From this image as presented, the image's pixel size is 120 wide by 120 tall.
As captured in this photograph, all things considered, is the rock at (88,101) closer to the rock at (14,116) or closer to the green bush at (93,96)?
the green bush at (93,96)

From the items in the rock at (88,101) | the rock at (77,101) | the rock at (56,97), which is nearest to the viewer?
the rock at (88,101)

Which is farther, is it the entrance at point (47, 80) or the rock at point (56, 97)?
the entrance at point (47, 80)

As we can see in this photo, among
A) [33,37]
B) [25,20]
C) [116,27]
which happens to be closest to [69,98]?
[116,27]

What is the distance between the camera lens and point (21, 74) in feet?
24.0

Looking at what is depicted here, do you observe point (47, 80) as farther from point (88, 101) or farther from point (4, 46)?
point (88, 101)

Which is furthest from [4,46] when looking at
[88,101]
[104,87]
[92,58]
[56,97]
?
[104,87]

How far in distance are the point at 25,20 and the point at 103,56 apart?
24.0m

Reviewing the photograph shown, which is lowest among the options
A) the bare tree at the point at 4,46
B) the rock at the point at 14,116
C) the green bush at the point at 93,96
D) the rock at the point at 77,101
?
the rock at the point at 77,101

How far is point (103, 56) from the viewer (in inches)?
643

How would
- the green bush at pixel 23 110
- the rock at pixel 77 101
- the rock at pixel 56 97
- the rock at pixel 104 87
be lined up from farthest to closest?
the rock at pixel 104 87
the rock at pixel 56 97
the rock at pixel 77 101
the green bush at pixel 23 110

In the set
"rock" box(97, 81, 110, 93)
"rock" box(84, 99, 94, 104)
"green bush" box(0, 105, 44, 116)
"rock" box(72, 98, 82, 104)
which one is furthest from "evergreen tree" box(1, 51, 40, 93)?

■ ■ ■ ■

Please format the lines above as a numbered list, from the line with "Which is furthest from [4,46] when looking at" through the last line, leaving out any blank lines.

• [EXERCISE ANSWER]
1. Which is furthest from [4,46] when looking at
2. [88,101]
3. [104,87]
4. [92,58]
5. [56,97]
6. ?
7. [104,87]
8. How far in distance are the point at 25,20 and the point at 103,56 apart?
9. 24.0m
10. Reviewing the photograph shown, which is lowest among the options
11. A) the bare tree at the point at 4,46
12. B) the rock at the point at 14,116
13. C) the green bush at the point at 93,96
14. D) the rock at the point at 77,101
15. ?
16. the rock at the point at 77,101
17. How far is point (103, 56) from the viewer (in inches)?
18. 643
19. How would
20. - the green bush at pixel 23 110
21. - the rock at pixel 77 101
22. - the rock at pixel 56 97
23. - the rock at pixel 104 87
24. be lined up from farthest to closest?
25. the rock at pixel 104 87
26. the rock at pixel 56 97
27. the rock at pixel 77 101
28. the green bush at pixel 23 110
29. In the set
30. "rock" box(97, 81, 110, 93)
31. "rock" box(84, 99, 94, 104)
32. "green bush" box(0, 105, 44, 116)
33. "rock" box(72, 98, 82, 104)
34. which one is furthest from "evergreen tree" box(1, 51, 40, 93)?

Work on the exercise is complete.